ASSIGNMENT: Produce a copy of every line in the records that holds the string "have".

THE RECORDS:

============

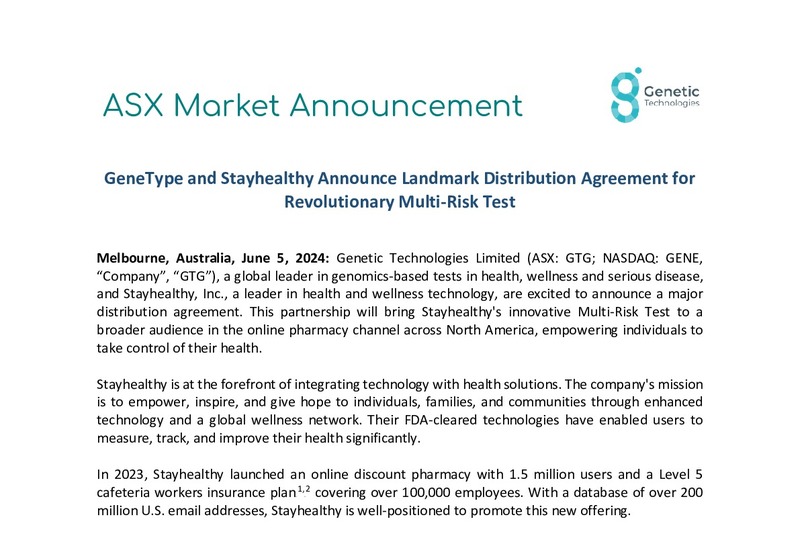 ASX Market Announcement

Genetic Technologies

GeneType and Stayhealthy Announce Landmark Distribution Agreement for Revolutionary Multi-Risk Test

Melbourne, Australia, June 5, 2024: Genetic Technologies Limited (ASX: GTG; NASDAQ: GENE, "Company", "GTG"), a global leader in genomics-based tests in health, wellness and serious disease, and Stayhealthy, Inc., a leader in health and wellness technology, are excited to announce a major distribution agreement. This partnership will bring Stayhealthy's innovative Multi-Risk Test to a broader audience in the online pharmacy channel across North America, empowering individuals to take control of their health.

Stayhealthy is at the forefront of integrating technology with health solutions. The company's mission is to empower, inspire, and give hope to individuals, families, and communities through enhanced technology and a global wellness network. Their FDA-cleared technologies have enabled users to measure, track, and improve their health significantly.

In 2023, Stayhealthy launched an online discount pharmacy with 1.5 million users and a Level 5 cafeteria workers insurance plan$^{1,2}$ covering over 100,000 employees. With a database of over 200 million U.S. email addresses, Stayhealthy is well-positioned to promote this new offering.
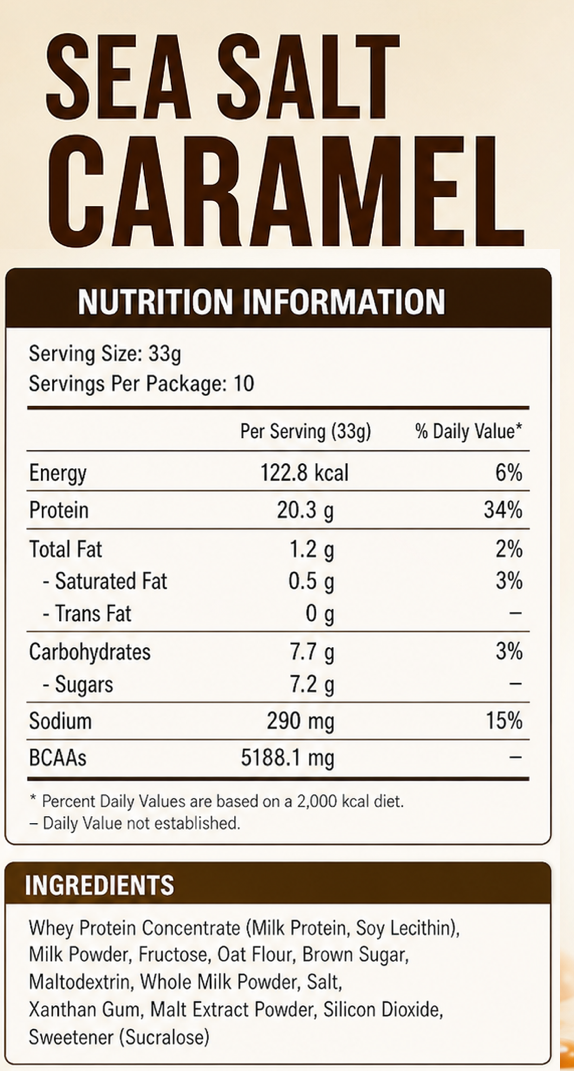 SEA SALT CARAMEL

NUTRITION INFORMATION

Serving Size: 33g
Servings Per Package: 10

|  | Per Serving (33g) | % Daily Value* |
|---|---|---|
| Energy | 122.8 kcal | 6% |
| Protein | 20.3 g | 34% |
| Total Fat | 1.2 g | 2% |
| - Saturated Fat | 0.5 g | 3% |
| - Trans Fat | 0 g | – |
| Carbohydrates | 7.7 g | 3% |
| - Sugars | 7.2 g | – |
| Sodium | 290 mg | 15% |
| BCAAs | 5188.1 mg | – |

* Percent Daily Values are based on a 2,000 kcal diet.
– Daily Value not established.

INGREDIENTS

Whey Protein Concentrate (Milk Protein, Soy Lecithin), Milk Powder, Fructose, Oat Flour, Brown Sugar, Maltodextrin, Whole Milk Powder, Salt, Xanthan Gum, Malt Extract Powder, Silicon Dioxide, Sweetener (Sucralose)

============

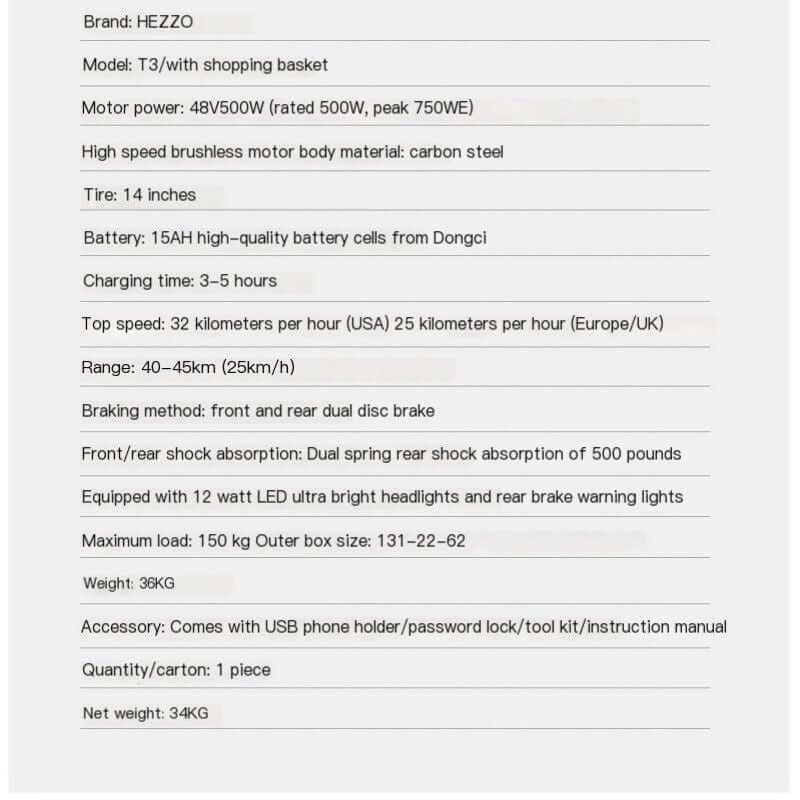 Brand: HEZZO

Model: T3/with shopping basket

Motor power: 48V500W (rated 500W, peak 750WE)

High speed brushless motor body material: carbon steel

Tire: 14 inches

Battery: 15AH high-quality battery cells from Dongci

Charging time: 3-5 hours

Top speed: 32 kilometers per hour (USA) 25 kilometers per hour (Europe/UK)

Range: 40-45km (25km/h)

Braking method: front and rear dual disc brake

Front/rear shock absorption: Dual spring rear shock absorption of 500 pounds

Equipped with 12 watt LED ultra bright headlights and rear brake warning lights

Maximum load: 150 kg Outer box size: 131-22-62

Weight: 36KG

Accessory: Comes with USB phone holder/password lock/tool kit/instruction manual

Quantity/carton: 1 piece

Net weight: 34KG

============

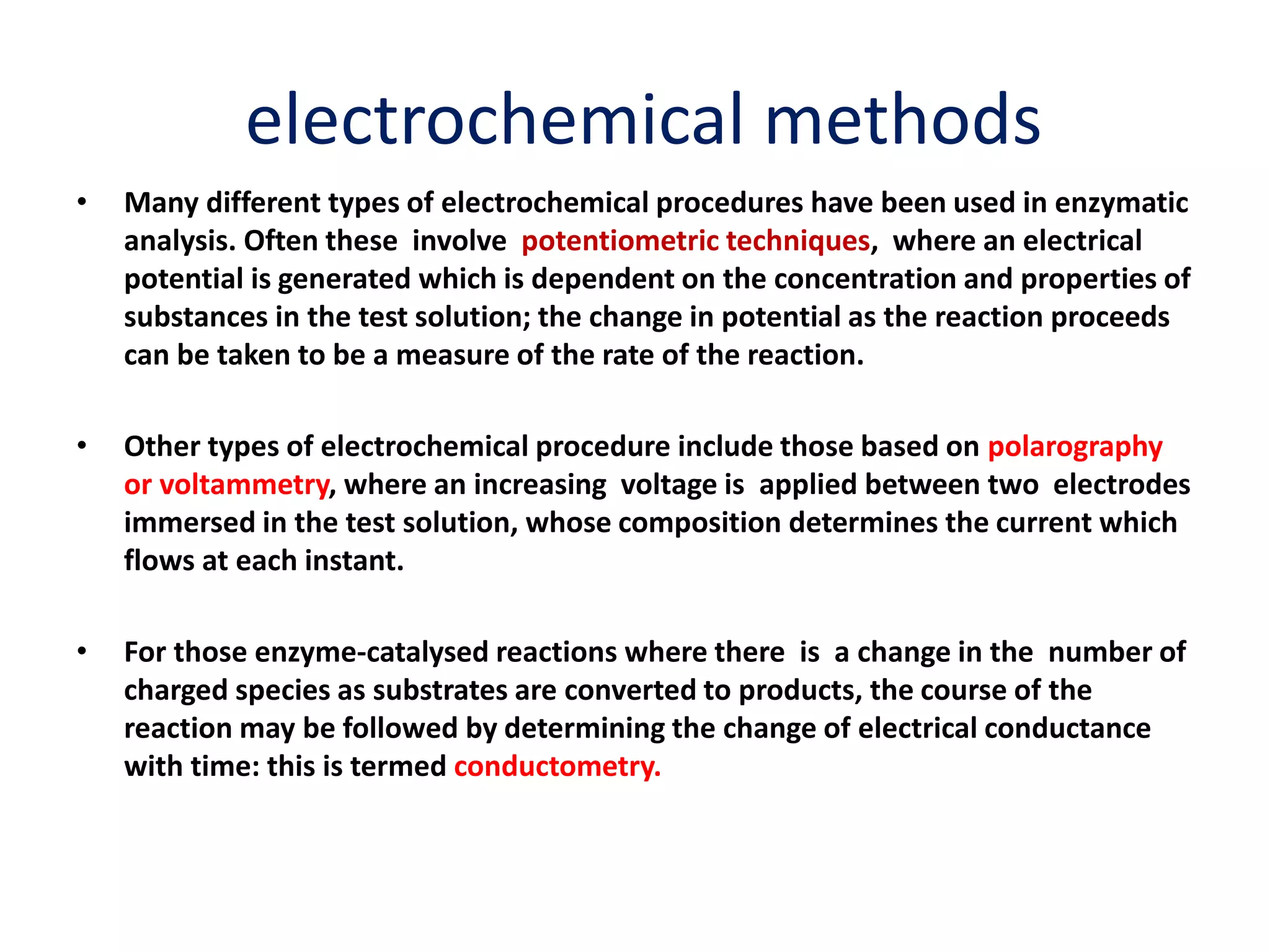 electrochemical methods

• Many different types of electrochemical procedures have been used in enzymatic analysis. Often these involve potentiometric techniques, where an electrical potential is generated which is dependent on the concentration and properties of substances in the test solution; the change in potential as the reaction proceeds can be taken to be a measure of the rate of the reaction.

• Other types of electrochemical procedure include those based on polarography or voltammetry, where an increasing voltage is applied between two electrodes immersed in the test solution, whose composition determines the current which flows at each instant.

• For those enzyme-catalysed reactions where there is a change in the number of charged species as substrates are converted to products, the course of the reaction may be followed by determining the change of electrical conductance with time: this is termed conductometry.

============

OUTPUT:
Stayhealthy is at the forefront of integrating technology with health solutions. The company's mission is to empower, inspire, and give hope to individuals, families, and communities through enhanced technology and a global wellness network. Their FDA-cleared technologies have enabled users to measure, track, and improve their health significantly.
• Many different types of electrochemical procedures have been used in enzymatic analysis. Often these involve potentiometric techniques, where an electrical potential is generated which is dependent on the concentration and properties of substances in the test solution; the change in potential as the reaction proceeds can be taken to be a measure of the rate of the reaction.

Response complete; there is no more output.